Directions for this task –
What is needed is every line of the data that includes the word "frame". Please copy each one.

[[ Supplied material open ]]

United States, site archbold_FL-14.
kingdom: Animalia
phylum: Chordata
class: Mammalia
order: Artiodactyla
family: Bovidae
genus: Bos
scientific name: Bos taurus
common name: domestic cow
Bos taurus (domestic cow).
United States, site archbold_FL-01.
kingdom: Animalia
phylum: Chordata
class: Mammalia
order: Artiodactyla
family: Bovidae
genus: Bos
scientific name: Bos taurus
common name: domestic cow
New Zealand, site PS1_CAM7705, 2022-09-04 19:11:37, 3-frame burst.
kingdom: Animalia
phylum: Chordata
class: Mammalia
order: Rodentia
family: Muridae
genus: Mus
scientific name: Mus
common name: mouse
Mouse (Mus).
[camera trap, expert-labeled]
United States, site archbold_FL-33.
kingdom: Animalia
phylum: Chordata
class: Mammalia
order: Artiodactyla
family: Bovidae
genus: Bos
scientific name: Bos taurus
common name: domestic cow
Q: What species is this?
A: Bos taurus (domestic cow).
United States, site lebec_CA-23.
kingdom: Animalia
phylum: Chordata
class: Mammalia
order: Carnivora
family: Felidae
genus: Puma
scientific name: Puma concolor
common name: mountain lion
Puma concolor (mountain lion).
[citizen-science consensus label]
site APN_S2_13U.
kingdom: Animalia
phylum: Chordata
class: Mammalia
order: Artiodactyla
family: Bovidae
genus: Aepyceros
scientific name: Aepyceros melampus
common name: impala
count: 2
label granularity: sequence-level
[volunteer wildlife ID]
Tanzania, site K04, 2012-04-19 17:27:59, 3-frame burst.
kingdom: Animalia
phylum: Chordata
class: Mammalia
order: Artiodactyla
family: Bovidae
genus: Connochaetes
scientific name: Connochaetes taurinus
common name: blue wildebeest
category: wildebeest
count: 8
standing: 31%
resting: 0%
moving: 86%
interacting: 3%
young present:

[[ Supplied material closed ]]

Response area –
New Zealand, site PS1_CAM7705, 2022-09-04 19:11:37, 3-frame burst.
Tanzania, site K04, 2012-04-19 17:27:59, 3-frame burst.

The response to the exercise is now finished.